雨ふってんじゃねえよ

俺は雨にキレている。

雨とは、大地を潤し、川や湖が枯れない為にとても貢献している、あの雨である。

古来から人々は雨により実った農作物や、水辺に発生する生物を食べて来たことから雨に大変感謝してきたのであろう。

しかし、俺は今その雨にめちゃくちゃキレている。

何故なら仕事中雨が降ると寒いし汚れるし気持ち悪いからだ。

俺の仕事は型枠大工といい、生コンを流すための木製の枠を作る仕事をしている。ほぼ外で行う工事仕事なのである。

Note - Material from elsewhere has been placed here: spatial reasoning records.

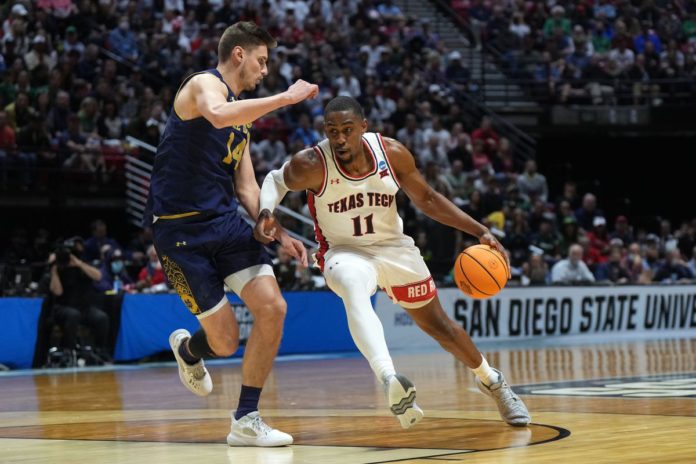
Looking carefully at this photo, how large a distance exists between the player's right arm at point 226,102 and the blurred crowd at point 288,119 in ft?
27.6

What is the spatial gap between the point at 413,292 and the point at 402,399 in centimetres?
113

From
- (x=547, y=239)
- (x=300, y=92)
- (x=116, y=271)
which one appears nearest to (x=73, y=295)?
(x=116, y=271)

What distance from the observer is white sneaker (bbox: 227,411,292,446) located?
6.20m

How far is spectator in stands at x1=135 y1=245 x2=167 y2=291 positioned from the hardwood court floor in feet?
7.03

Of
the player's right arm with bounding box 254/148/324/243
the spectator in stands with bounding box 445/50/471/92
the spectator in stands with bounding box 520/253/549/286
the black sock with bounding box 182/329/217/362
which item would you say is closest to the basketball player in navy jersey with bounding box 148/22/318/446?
the black sock with bounding box 182/329/217/362

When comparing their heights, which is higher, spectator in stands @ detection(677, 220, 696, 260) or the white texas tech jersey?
the white texas tech jersey

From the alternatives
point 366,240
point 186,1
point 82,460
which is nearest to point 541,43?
point 186,1

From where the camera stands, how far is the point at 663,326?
19.4 m

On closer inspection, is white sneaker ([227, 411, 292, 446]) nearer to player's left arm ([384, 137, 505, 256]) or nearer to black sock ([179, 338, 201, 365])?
black sock ([179, 338, 201, 365])

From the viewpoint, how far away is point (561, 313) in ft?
59.8

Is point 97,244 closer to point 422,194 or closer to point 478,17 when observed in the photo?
point 422,194

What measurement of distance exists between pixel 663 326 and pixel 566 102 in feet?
22.1

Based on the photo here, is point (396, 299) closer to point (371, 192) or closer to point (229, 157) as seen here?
point (371, 192)

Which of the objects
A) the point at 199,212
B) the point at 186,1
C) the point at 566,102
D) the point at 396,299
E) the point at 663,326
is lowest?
the point at 663,326
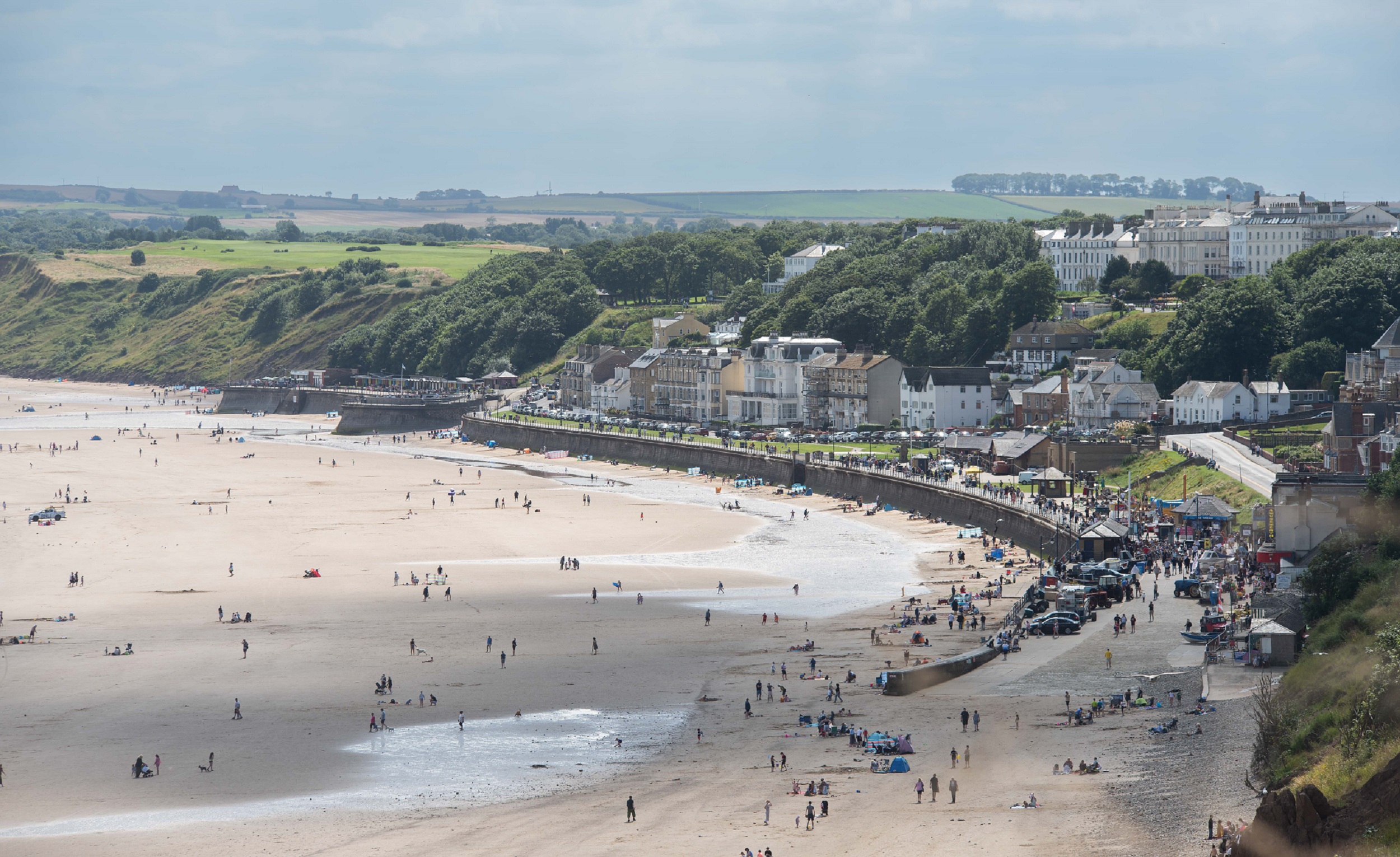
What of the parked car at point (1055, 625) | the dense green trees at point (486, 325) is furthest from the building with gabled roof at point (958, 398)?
the dense green trees at point (486, 325)

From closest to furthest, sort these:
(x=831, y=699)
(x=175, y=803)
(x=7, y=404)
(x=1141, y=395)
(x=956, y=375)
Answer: (x=175, y=803)
(x=831, y=699)
(x=1141, y=395)
(x=956, y=375)
(x=7, y=404)

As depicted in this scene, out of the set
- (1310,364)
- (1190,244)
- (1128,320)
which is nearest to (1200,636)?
(1310,364)

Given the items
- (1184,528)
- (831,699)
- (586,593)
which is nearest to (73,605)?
(586,593)

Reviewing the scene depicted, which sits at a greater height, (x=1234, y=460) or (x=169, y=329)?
(x=169, y=329)

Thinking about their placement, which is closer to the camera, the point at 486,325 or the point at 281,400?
the point at 281,400

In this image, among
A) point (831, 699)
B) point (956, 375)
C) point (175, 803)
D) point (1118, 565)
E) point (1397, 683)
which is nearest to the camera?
point (1397, 683)

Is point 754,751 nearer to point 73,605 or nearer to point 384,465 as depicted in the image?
point 73,605

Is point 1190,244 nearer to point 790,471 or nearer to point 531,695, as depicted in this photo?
point 790,471
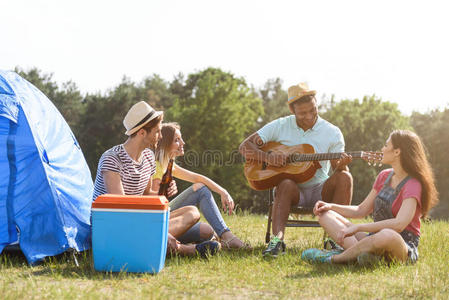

この仕事は建物を作るための仕事であるので、仕事をしているときは雨を凌げる場所が無い。というかそれを作っている。

なので仕事中は雨ざらしなのである。

雨に濡れると、まず寒い。どんなに暑い日でも、雨に濡れつづけると体温が下がる。寒い日は指先の感覚が無くなるほど寒くなる。

また、服が肌にくっつくので気持ち悪いし、靴も濡れる。でもくっつく系で一番嫌なのは前髪が濡れて変な分け目みたいになってしまう事だ。

このような事を避けるために俺たちは合羽と長靴を着用するようにしている。この装備であれば前髪以外は濡れないので上記の嫌な事はほぼ防げる。

しかし、この合羽にも欠点があり、一つは常に使っているためにめっちゃカビ臭くて気持ち悪いという事と、動きがめちゃくちゃ制限されるという事だ。

そもそも着る事も面倒臭いのであまり進んで着けたいものではない。

そして、もっと嫌なのが道具が濡れて、現場によってはそれが泥だらけになってしまうという事なのだ。

俺たちの仕事は道具が無いと進まないので、とにかく道具は大切である。勿論それに投資もしている。

雨が降ってしまうとそれらに水が入ったり泥で動きが悪くなってしまったりする。最近のものはほとんど防水・防塵使用となっているが、やっぱりそれでも故障のリスクは高くなる。なので、なるべく濡れない所に道具を非難させたりするが、結局作業が遅くなってしまう。

 

たかが雨が降るだけで、これだけストレスが溜まってしまうのである。

雨降ってんじゃねえよ。

でもいくら自然現象にキレてもしょうがないし、みっともないという事はわかっている。

だから俺は休む。

「晴耕雨読」という熟語があるように、俺たちの先祖もきっと雨に対してキレていたのだと思う。だから「雨の日は読み物しよう」みたいな事言って普通に休んでいたんだと思う。